Nikolaus von Twickel

Summary

Industrial production in the “people’s republics” has widely ceased after local leaders took control of all Ukrainian-run plants in their territory, officially in response to the trade blockade on government-held territory. The separatists downplayed fears over the economic fallout and even launched a campaign to woo the people living in the government-controlled parts of Donetsk and Luhansk regions. In a positive move, a fresh ceasefire attempt began on April 1.

 

  1. Effects of the blockade and “external administration”

Reports in both Ukrainian and separatist-controlled media suggest that much of the remaining industrial production in both the Donetsk and Luhansk “people’s republics” has ground to a halt after 1 March, when the separatists began to force local plants under their own control.
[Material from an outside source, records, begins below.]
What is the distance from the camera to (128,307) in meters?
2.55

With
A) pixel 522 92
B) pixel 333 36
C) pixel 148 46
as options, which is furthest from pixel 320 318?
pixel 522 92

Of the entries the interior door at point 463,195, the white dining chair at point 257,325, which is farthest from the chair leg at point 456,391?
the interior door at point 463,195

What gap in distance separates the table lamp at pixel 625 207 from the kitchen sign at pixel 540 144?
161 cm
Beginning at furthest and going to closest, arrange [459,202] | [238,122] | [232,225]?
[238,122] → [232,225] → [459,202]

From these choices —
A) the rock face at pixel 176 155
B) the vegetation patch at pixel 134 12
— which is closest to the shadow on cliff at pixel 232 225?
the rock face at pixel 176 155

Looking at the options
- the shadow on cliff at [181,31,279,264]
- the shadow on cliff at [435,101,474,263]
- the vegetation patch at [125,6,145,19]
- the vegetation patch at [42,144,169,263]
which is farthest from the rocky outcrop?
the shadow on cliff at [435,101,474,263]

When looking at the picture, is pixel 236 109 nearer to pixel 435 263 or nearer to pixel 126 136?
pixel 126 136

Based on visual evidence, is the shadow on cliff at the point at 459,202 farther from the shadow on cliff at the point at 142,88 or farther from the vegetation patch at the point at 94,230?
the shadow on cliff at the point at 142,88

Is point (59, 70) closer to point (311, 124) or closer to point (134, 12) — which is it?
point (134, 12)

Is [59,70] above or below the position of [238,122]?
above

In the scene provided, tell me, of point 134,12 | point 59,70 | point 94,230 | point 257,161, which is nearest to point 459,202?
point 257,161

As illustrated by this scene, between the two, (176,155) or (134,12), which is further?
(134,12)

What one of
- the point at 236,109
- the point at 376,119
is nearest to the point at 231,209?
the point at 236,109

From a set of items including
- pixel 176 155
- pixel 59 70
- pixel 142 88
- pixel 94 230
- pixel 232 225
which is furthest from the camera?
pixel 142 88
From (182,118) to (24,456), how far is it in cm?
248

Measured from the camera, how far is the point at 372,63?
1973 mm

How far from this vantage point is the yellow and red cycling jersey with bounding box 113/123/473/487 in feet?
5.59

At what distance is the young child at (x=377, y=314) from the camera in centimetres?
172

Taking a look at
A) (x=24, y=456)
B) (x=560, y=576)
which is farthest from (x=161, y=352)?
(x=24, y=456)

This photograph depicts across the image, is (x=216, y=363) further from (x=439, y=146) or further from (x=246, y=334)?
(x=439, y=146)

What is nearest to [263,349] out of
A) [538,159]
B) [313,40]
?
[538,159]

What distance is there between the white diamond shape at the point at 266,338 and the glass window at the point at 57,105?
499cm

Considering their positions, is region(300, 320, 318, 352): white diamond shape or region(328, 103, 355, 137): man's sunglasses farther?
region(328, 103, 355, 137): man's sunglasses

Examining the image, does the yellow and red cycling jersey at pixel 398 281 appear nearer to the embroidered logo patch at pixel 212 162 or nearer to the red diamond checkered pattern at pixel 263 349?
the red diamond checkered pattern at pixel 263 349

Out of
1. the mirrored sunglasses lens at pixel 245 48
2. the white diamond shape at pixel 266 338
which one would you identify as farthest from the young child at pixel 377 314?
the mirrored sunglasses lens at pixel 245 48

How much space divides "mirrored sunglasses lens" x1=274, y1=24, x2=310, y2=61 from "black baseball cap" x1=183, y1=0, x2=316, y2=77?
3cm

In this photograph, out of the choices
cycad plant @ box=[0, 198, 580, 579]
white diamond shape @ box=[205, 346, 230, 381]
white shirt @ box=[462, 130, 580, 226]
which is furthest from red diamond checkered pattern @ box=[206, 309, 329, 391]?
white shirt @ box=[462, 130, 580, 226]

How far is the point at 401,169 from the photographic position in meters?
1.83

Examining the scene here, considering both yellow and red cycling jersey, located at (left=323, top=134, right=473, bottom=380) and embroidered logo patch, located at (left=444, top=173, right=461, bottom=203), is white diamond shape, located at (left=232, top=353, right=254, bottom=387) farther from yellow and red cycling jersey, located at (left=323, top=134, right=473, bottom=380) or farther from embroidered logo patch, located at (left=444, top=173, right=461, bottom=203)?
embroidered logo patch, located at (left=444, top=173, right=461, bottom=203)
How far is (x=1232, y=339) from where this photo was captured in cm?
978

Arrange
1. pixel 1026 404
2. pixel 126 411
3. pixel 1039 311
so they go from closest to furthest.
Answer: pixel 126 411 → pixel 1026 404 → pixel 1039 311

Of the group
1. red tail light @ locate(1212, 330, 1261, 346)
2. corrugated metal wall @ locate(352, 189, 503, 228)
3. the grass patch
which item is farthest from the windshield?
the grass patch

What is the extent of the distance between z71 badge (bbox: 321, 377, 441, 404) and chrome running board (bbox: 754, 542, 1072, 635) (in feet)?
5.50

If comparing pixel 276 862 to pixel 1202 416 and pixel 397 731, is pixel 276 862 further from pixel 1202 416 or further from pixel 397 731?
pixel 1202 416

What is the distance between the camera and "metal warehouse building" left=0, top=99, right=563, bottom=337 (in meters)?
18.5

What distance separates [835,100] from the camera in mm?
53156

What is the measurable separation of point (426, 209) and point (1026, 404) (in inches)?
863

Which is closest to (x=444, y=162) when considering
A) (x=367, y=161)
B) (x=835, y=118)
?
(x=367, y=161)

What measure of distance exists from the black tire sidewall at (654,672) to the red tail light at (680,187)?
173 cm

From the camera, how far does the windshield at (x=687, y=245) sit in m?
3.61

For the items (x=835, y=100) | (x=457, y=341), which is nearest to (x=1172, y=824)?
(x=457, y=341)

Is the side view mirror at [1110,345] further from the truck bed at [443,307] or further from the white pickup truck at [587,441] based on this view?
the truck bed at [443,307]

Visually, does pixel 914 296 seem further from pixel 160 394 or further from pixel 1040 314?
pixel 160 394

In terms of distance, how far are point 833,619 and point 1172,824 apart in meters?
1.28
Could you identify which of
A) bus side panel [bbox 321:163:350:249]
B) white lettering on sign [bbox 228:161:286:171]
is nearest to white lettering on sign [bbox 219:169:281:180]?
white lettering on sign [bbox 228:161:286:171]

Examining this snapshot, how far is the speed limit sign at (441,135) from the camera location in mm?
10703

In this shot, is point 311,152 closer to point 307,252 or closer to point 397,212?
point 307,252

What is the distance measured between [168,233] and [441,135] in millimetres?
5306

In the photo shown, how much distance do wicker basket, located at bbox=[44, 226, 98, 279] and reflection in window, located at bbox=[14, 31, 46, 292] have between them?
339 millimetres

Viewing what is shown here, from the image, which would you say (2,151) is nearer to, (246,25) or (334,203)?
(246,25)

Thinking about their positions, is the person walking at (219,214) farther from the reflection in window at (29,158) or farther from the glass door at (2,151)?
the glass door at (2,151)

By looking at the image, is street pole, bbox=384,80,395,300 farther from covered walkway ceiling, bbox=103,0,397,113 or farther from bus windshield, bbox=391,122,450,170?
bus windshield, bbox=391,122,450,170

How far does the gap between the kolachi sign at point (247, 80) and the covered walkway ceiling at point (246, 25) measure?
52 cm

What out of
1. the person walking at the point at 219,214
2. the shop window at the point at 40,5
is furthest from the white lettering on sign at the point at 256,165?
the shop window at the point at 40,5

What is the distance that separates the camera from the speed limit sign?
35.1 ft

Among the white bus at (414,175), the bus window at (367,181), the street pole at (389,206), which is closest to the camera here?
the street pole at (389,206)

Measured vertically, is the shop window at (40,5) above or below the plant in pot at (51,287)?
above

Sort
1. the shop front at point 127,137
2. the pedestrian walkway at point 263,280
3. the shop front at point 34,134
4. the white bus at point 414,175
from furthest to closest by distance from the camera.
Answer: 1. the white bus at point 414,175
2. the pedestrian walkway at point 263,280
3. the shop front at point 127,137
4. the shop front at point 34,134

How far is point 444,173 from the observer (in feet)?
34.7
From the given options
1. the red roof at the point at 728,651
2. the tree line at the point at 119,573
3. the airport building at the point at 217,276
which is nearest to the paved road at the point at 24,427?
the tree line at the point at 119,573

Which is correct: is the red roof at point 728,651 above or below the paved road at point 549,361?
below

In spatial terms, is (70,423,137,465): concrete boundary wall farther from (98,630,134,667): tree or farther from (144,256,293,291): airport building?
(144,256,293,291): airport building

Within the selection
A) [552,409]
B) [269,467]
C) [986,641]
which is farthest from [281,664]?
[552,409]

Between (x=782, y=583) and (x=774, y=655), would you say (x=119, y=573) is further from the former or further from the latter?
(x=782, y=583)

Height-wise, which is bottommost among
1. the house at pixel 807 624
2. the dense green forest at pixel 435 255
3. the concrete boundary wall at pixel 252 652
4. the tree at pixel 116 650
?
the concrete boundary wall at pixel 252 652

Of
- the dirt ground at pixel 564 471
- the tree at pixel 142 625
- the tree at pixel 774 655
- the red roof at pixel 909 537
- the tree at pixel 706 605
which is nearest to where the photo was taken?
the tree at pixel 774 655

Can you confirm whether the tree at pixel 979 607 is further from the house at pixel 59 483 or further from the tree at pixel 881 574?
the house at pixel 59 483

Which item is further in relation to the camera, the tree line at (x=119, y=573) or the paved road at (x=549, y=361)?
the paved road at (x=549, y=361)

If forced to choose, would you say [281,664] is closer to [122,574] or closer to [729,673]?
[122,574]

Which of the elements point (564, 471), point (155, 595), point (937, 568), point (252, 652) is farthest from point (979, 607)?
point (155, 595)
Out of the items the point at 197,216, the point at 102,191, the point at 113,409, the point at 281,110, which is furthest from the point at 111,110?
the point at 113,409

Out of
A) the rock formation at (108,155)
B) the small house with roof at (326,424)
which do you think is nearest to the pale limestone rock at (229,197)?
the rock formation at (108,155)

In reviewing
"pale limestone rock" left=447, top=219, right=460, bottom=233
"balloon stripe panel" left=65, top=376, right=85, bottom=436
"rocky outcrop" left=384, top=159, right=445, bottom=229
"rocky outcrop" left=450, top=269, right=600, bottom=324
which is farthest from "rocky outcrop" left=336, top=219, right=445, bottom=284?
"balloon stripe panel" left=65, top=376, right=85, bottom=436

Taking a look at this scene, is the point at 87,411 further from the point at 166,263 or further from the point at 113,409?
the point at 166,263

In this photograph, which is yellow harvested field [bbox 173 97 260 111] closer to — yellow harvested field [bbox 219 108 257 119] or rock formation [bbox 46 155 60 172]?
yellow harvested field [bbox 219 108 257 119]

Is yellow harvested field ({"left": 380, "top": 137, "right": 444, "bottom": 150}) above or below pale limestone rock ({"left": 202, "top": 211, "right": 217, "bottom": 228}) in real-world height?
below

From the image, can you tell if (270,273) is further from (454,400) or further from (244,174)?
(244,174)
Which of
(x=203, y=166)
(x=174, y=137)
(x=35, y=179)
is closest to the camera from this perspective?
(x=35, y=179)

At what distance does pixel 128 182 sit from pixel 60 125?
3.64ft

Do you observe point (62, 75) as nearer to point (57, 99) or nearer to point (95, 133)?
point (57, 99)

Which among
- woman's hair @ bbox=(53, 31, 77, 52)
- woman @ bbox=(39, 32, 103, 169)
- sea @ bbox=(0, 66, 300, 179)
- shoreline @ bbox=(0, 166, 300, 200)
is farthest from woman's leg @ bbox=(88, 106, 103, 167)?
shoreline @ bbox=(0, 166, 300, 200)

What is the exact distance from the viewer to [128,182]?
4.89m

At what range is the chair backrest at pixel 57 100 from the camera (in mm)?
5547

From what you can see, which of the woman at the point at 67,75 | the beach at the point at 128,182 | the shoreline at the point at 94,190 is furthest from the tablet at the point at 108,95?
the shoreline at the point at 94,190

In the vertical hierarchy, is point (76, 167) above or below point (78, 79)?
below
The move was meant to improve the separatist “republics’” finances because the plants continued to pay taxes in Ukraine, where their owners, first and foremost influential oligarch Rinat Akhmetov, are based. But it might turn out to be a Pyrrhic victory for the separatists, because they must find new markets in recession-hit Russia, capable management in their isolated and deprived regions and, first and foremost, cash to keep operations going.

Managers at the Yenakiieve Metallurgy Plant told staff on March 30 that production won’t be resumed before the end of August, according to social media posts picked up in Ukrainian media.

To restart the huge plant with more than 5,300 workers would cost 584 million Russian rubles (about 10 million US dollars) per day, according to a report by the Donetsk “Ministry” for Industry and Trade that was published by the official DAN news site on March 25. After being widely quoted by Ukrainian media, the report vanished from DAN’s website but remains accessible via Google cache.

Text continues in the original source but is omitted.